- [HOW TO COMPLETE THIS TASK]:
Can you quote, word for word, every line from the first line of the records below through the line containing "write the form", and nothing else?

- [DATA TO PROCESS]:
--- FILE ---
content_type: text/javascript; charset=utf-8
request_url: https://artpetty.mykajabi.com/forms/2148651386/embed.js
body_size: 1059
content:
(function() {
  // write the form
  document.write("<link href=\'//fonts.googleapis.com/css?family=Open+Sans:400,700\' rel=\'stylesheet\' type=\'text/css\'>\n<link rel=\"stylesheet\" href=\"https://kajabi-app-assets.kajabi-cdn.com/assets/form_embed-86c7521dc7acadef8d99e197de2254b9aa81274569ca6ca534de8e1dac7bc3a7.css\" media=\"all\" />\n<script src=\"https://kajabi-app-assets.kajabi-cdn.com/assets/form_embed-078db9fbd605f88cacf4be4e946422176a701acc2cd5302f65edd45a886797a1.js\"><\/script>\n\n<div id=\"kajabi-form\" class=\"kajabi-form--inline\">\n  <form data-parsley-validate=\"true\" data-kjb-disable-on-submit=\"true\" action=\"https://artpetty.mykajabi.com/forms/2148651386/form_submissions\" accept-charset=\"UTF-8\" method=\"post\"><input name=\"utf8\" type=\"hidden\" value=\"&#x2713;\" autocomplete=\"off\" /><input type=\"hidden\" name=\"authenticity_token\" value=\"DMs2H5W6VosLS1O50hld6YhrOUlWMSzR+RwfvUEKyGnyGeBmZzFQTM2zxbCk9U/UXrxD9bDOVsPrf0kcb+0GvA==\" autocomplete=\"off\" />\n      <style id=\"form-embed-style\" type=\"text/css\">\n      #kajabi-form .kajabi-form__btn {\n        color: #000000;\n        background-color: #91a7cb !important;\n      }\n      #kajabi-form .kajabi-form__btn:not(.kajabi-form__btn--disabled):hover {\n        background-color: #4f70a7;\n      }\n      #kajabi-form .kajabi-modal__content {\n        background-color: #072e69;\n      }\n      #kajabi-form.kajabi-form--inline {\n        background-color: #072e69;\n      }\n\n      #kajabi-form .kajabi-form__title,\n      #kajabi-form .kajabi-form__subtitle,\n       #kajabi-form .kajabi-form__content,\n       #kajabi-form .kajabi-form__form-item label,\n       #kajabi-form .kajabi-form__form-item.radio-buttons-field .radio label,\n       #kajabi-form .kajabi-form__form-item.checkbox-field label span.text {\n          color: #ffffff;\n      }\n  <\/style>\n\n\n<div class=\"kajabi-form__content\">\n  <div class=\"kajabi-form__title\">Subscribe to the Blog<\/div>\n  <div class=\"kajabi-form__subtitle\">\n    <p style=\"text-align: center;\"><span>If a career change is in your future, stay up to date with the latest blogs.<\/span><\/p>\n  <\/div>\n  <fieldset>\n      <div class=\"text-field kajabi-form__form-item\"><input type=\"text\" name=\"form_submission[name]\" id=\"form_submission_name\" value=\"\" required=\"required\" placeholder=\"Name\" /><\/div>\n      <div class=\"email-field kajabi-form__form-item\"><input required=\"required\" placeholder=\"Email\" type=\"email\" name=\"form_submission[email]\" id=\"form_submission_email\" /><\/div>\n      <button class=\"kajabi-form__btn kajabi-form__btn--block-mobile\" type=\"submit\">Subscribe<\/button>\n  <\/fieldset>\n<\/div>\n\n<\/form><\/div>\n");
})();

- [TASK RESULT]:
--- FILE ---
content_type: text/javascript; charset=utf-8
request_url: https://artpetty.mykajabi.com/forms/2148651386/embed.js
body_size: 1059
content:
(function() {
  // write the form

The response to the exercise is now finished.